## What is asked:
Copy the lines from the one containing "Is (x=83, y=161)" through the end of the listing, inclusive, changing "viewer" to "camera" and leaving everything else as it is.

-- Supplied information start --

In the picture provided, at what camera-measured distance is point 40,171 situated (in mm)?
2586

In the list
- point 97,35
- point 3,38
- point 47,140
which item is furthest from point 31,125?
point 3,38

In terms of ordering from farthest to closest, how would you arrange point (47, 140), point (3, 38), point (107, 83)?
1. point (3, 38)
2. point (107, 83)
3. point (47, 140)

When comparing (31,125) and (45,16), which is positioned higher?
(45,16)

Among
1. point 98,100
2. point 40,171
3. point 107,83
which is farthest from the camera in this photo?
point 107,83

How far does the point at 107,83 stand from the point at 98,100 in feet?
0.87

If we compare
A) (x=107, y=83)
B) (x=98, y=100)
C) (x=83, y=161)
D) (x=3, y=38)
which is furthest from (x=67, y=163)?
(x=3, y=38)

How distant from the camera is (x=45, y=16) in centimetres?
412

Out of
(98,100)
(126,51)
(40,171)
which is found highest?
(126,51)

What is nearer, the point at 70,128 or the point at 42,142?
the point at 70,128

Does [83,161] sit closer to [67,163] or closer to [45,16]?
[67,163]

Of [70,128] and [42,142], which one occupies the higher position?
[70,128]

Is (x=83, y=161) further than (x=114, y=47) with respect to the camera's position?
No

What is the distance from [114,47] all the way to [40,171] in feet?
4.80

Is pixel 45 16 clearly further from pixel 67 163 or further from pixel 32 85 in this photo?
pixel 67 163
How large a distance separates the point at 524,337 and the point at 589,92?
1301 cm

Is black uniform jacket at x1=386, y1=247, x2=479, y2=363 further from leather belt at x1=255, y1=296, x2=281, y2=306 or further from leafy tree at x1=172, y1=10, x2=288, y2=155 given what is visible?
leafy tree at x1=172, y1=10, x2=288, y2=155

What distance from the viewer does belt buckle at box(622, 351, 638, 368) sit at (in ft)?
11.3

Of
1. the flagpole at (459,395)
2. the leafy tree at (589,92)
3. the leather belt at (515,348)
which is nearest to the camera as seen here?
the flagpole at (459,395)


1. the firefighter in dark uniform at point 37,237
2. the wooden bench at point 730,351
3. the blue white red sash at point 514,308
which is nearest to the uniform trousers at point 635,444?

-- Supplied information end --

## Task result:
Is (x=83, y=161) further than (x=114, y=47) with respect to the camera's position?
No

What is the distance from [114,47] all the way to [40,171] in feet?
4.80

Is pixel 45 16 clearly further from pixel 67 163 or further from pixel 32 85 in this photo?
pixel 67 163
How large a distance separates the point at 524,337 and the point at 589,92?
1301 cm

Is black uniform jacket at x1=386, y1=247, x2=479, y2=363 further from leather belt at x1=255, y1=296, x2=281, y2=306 or further from leafy tree at x1=172, y1=10, x2=288, y2=155 given what is visible?
leafy tree at x1=172, y1=10, x2=288, y2=155

What distance from the camera does belt buckle at box(622, 351, 638, 368) sit at (in ft)?
11.3

Of
1. the flagpole at (459,395)
2. the leafy tree at (589,92)
3. the leather belt at (515,348)
which is nearest to the camera as seen here?
the flagpole at (459,395)


1. the firefighter in dark uniform at point 37,237
2. the wooden bench at point 730,351
3. the blue white red sash at point 514,308
which is nearest to the uniform trousers at point 635,444?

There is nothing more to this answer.